I will be getting Seachem Matrix 1 litre size. Should I just put the 
whole container in one basket or is that too much? If it 
comes with the stars, I will use both.

THanks,

Dan


----------



## Mr Fishies (Sep 21, 2007)

From:

http://www.bigalsonline.ca/BigAlsCA...umpharmaceuticalsrenafilstarxp3canisterfilter

"Four of these media are included (*Bio-Chem Zorb* advanced filtration media for exceptional water quality and fish health, *Foam 20* for removal of course debris, *Foam 30* for removal of finer debris, and *Micro-Filtration Pads* for ultra-fine filtration and polishing)."


----------



## The Baron (Aug 25, 2009)

Thank you Mr Fishies


----------



## Russgro (Apr 14, 2010)

Mr Fishies said:


> From:
> 
> http://www.bigalsonline.ca/BigAlsCA...umpharmaceuticalsrenafilstarxp3canisterfilter
> 
> "Four of these media are included (*Bio-Chem Zorb* advanced filtration media for exceptional water quality and fish health, *Foam 20* for removal of course debris, *Foam 30* for removal of finer debris, and *Micro-Filtration Pads* for ultra-fine filtration and polishing)."

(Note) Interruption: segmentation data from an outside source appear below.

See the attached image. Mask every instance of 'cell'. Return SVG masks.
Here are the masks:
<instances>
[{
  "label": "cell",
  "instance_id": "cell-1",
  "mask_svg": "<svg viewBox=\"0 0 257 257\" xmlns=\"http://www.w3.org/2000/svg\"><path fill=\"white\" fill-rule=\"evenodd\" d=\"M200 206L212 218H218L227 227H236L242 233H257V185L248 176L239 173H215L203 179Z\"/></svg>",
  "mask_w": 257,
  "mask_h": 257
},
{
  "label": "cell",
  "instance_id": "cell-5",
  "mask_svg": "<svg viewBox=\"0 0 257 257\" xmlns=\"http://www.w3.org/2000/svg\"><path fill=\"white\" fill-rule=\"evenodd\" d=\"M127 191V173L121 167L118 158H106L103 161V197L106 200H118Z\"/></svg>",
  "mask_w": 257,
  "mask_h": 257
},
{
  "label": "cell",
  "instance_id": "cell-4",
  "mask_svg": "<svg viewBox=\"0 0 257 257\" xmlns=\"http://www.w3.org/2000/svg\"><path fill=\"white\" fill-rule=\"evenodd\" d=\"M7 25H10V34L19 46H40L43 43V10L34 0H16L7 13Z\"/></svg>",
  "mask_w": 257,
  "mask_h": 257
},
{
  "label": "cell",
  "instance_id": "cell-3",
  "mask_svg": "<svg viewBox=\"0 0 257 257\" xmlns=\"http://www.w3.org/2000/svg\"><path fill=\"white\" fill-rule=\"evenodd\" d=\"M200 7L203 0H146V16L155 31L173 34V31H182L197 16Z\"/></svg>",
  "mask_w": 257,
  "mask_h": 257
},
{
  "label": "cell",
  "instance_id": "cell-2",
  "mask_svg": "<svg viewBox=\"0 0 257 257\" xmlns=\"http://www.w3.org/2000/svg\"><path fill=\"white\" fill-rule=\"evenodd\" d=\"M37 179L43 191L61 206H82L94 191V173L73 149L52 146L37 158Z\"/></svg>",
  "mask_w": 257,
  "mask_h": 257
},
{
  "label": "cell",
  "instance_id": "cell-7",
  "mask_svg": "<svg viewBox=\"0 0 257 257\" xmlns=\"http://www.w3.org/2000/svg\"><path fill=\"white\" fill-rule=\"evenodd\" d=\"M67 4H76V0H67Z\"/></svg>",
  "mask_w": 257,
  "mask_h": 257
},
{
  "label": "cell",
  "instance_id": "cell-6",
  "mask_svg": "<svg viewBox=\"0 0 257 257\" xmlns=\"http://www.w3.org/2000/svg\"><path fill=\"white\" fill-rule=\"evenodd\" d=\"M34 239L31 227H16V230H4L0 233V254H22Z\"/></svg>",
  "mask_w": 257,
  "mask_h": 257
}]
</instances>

You also get 12 bio chem stars. I have a litre of matrix I'm putting in as well.


----------



## The Baron (Aug 25, 2009)

THanks Russgro,

I already got the filter and it did indeed come with the BioStars.

Just havent set the tank up yet...No money!


----------



## Russgro (Apr 14, 2010)

just waiting to get my stand this week and ill be setting mine up, its taken about a month to get everything rounded up.


----------



## KhuliLoachFan (Mar 8, 2008)

What are the "stars" - are they like bioballs, but.... star shaped? 

I am waiting until they come out with moons and little four-leaf clovers. 

(grins)

W


----------